Task details: Rewrite the lines of each record below, swapping every "pillar" for "post" and changing nothing else. Leave out the pictures.
◇ ◇ ◇ ◇
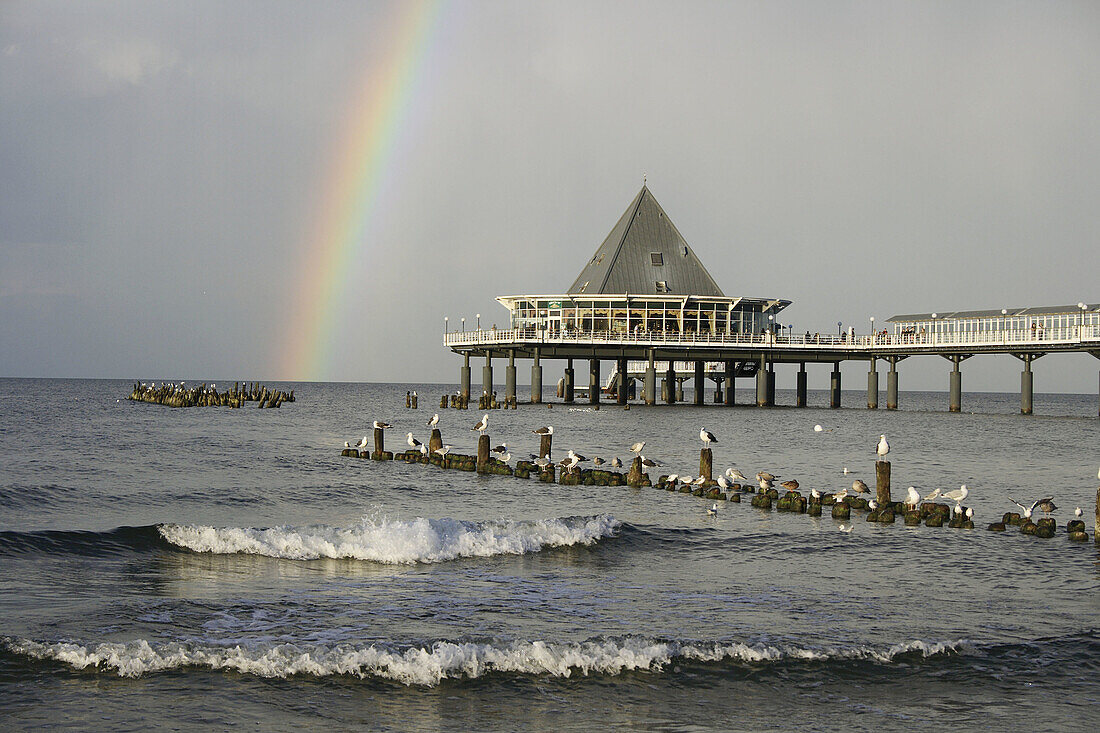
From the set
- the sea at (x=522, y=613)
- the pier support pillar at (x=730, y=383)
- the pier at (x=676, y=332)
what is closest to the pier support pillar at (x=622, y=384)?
the pier at (x=676, y=332)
◇ ◇ ◇ ◇
Completed exercise:
From the set
- the sea at (x=522, y=613)
- the pier support post at (x=730, y=383)
- the pier at (x=676, y=332)
what is closest to the pier support post at (x=622, y=384)?
the pier at (x=676, y=332)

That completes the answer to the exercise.